Adam Shelly took a different approach. His code is based around a main
loop, which loops through the input file looking for runs of six
consecutive lines of equal length. Here's the first part of that loop:
until ARGF.eof do
lines << ARGF.gets.chomp.split('');
#read until we find 6 lines of same length
if lastlength and lastlength != lines[-1].length
#throw away nonmatching lines
lines.shift while lines.size > 1
end
lastlength = lines[-1].length
This is a clever way to approach the problem, and I think it will
reliably find most tabs in a given file. There are still potential false
positive matches (an ASCII table over six lines, for example) but those
are probably relatively few and far between. Here's the rest of the
loop, which converts the notes to the guitar's expected format, and does
the actual playing:
if lines.size == 6
sig = lines.inject([]){|a,l| a <<l.shift}
#make sure it has a key signature
if !sig.find{|e| !e or !(("A".."G").include?(e.upcase))}
#create a guitar in the key of the first tab found.
g ||= Guitar.new(Guitar::NYLON_ACOUSTIC,
tuningMap[sig.reverse.join.upcase])
until (lines[0].empty?)
note = lines.inject([]){|a,l| a << l.shift}
if (note[0]!='|')
p note.join if $DEBUG
g.play(note.join)
end
end
end
lines.clear
end
end
This runs every time the buffer gets to six equal-length lines, and
handles both conversion and playing. Firstly, Adam shifts the first
character from each tab line and stores them in an array - this will be
the string note at the start of the line. These are then checked to make
sure they all fall within the valid range of notes (A to G), and if so
they are used to select a tuning for the guitar. Adam then steps through
the tab lines, using inject to shift the first character from each line,
and putting them together to make the notes passed into the guitar.

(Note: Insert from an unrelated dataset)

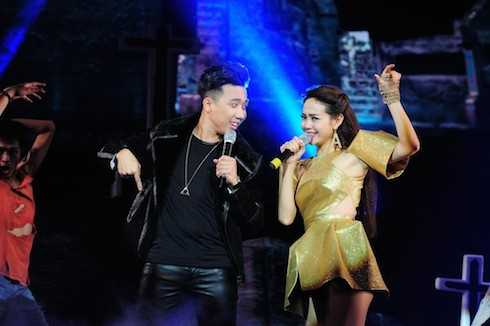 Minh Hằng, Hà Hồ, Thu Thủy và nhiều ca sỹ nổi tiếng cũng góp mặt trong liveshow với vai trò khách mời.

(Incidentally, Adam's solution seems to be designed for a left-handed
guitar, since it passes the notes to the guitar in reverse order).
These solutions, and most of the others, used the guitar provided with
the quiz, and as such are subject to the limitations mentioned in the
quiz. As it turned out, extending the guitar entailed more work than
first appeared, but Douglas Seifert had a go, removing that nine-fret
limitation and providing the ability to vary the note type that was
played. To achieve this, Douglas changed this:
d = @seq.note_to_delta(@note)
notes.split(//).each_with_index do |fret, channel|
...
end
to (some whitespace and comments edited):
md = /(\w):(.+)/.match(notes)
notetype = @notes[md[1]]
d = @seq.note_to_delta(notetype)
md[2].split('|').each_with_index do |fret, channel|
...
end
This changes the guitar's expected input format, but that's probably
unavoidable if we want to support more than single digit frets. Douglas
kindly explains the new format in his comments:
# Play some notes on the guitar. Pass notes in this notation:
#
# "n:6|5|4|3|2|1"
# first char is the note type (sixteenth, eighth, quarter, etc) followed
# by a colon and then the frets for each string (pipe '|' separates
# fret number for each string)
I don't want to get too technical here, but for those with no musical
background the different note types represent the duration of the note,
as a fraction of a beat. In real music different note values are often
mixed, so this addition potentially allows us to play a wider range of
music, given the extra information in the original tab.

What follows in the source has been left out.